Return every line of the records below word for word, with nothing changed.

=== Provided data ===

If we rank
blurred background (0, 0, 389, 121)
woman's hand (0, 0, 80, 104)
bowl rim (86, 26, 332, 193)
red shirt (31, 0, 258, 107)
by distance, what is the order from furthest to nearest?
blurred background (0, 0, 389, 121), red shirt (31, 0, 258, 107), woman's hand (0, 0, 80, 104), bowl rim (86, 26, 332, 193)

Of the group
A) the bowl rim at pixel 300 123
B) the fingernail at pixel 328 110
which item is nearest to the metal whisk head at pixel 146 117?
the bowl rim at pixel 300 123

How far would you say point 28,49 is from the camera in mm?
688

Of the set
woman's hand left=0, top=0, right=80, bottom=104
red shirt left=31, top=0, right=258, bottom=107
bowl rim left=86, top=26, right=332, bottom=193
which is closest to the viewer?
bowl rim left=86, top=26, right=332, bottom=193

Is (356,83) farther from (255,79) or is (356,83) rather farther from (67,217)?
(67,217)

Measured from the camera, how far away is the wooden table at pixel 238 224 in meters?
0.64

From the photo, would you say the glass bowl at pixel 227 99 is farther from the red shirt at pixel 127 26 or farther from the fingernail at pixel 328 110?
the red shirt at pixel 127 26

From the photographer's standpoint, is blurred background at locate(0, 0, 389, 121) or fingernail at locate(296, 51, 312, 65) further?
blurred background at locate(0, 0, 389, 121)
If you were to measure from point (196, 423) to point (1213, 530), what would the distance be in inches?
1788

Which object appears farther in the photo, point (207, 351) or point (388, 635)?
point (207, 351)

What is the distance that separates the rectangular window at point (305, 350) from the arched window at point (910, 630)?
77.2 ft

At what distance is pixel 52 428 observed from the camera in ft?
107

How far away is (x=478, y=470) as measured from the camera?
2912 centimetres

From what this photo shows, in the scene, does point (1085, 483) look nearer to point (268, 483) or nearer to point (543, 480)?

===

Solution to this problem >>
If we rank
blurred background (0, 0, 389, 121)
woman's hand (0, 0, 80, 104)
bowl rim (86, 26, 332, 193)
red shirt (31, 0, 258, 107)
by distance, what is the order from furthest to nearest?
blurred background (0, 0, 389, 121), red shirt (31, 0, 258, 107), woman's hand (0, 0, 80, 104), bowl rim (86, 26, 332, 193)

Of the group
A) the bowl rim at pixel 300 123
B) the fingernail at pixel 328 110
which item is nearest to the metal whisk head at pixel 146 117?
the bowl rim at pixel 300 123

How far would you say point 28,49 is from the camera in mm?
688

Of the set
woman's hand left=0, top=0, right=80, bottom=104
red shirt left=31, top=0, right=258, bottom=107
bowl rim left=86, top=26, right=332, bottom=193
which is closest to the viewer?
bowl rim left=86, top=26, right=332, bottom=193

Is (356,83) farther from (255,79) or is (356,83) rather farther from (67,217)?
(67,217)

Measured from the camera, how far away is the wooden table at pixel 238 224 in meters?
0.64

From the photo, would you say the glass bowl at pixel 227 99 is farther from the red shirt at pixel 127 26 or farther from the fingernail at pixel 328 110?
the red shirt at pixel 127 26

From the photographer's standpoint, is blurred background at locate(0, 0, 389, 121) or fingernail at locate(296, 51, 312, 65) further?
blurred background at locate(0, 0, 389, 121)
If you were to measure from point (196, 423) to point (1213, 530), what would the distance be in inches?
1788

Which object appears farther in the photo, point (207, 351) or point (388, 635)?
point (207, 351)

What is the distance that separates the rectangular window at point (305, 350) from the arched window at point (910, 630)?
77.2 ft

At what distance is pixel 52 428 observed from the camera in ft?
107

How far away is (x=478, y=470) as measured from the camera?
2912 centimetres

From what this photo shows, in the scene, does point (1085, 483) look nearer to point (268, 483) or nearer to point (543, 480)?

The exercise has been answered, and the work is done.